Use additional cues to help bring your audiences along. Adding bolding, lists, numbering and other formatting can help bring breaks to your content and add more visual intrigue. For some easy ways to improve your writing, check out some quick tips.
Step 4. Editing
After writing your article, go through it and check the following to make sure you are showcasing your message in the best way possible. The editing process polishes all of the great content you have put together so that it is ready for publishing to your channel of choice.
Grammatical errors are a quick way to lose your audience. By showing you don't know the difference between you and you're, or not double checking to make sure both are used correctly, you are demonstrating carelessness to your audience. Autocorrect is a way of life, there should be no issues with running it through spell check after writing.
Another way to catch small errors that spell check may miss, like it's vs. its, have someone proofread it or re-read it over again.
Sentences should be clear. Ambiguity in writing can dilute your message and make it harder for readers to understand what you are saying.
A couple ways to help clear up your writing:
Edit your finalized article and remove adverbs. Adverbs, words ending in "–ly", do not add to your clarity and can be removed without impacting the overall meaning of the article. By removing these excess words, you add to the readability of your message.
Remove puffery if possible. Some puffery can help highlight enthusiasm for a product. However, unsubstantiated puffery can make your message less impactful. The substantiated statement adds credibility to the article’s claim and helps make your statement more specific. As you can see, the difference is huge between the two statements below.

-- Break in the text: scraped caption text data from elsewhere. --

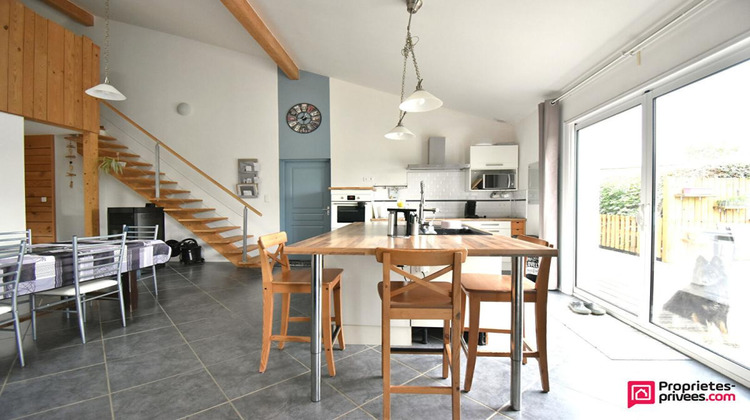 Ma-Cabane - Vente Maison NUEIL LES AUBIERS, 135 m²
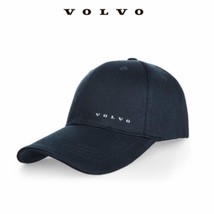 New Genuine Logo Baseball Cap outdoor sunshade hat 31300698 Blue for VOLVO - £13.91 GBP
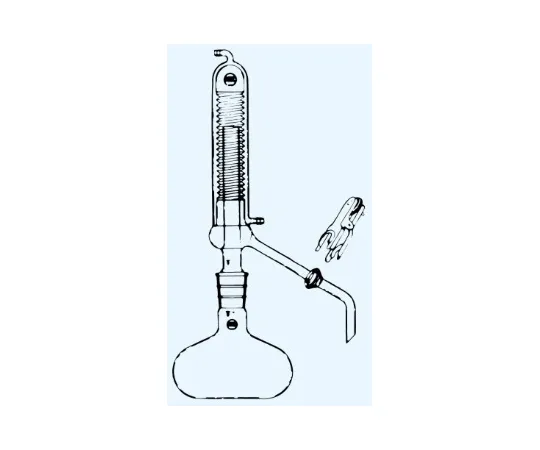 65-8682-48　Distiller Sliding Part 45 3,000 mL 1 Set　115-3Z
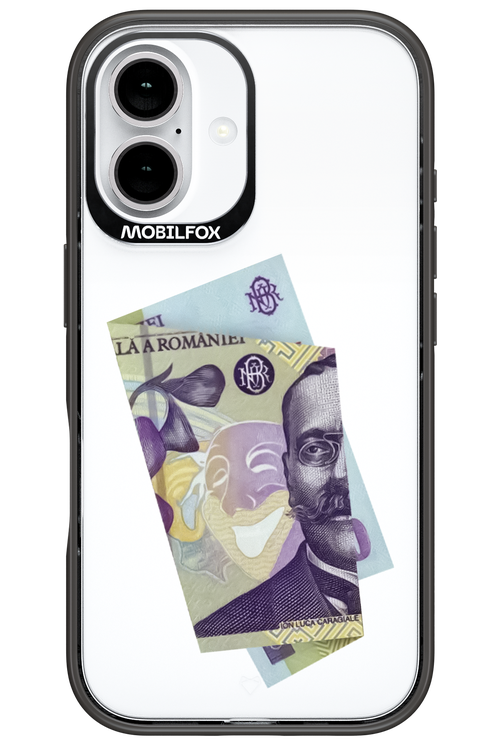 Lei 100 2.0 - Apple iPhone 16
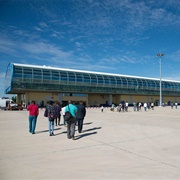 Lubango Airport
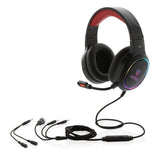 Rgb Gaming Headset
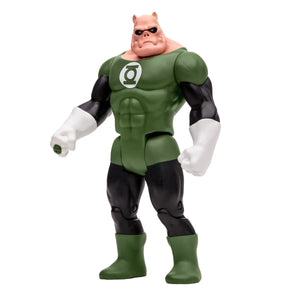 DC Super Powers Wave 7 Kilowog 4 1/2-Inch Scale Action Figure Maple and Mangoes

Puffery statement: We make the best burgers in the US since 1949.
Substantiated statement: We have been rated #1 burger joint on Yelp since 2013.

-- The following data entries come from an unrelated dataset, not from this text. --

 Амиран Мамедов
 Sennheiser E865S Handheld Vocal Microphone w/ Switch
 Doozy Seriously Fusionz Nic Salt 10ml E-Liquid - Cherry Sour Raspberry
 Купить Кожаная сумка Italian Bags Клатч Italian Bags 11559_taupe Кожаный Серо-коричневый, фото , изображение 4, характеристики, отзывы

Run your article through the Hemingway App. Anything you’ve missed that is a run-on, unclear or open to misinterpretation is highlighted for easy editing.
Notice any vague language after your read through? Take your vague statement and make it specific, or add an additional line to clarify a concept you are trying to get across.
Original: The best burgers start with the best ingredients.
Better: The best burgers start with the best ingredients, which is why we only use locally sourced products for all of our burgers.
Best: Our burgers start with only locally sourced products, guaranteeing freshness for our customers.
“Best” is vague and does not call attention to the benefit of your company being the “best.” Call attention the benefit because people respond more to benefits than features.
Call to action
Leaving out a call to action at the end of your article is a missed opportunity. Be clear about what you want your article to achieve and craft a matching call to action. If you want the reader to purchase a burger, complete your article with a promise. If you want them to subscribe to your blog, ask them to subscribe.
Choose your call to action with care, make it specific and make sure it makes customers and potential customers want to act.
By following this easy to follow process, you have now written your latest piece of amazing content. Before publishing, remember to add your visuals to increase the likelihood of sharing your content. Let your content dictate what type of visual to add, from infographic to example photos to demonstrate your point. Keep up the great work and keep delivering for your customers.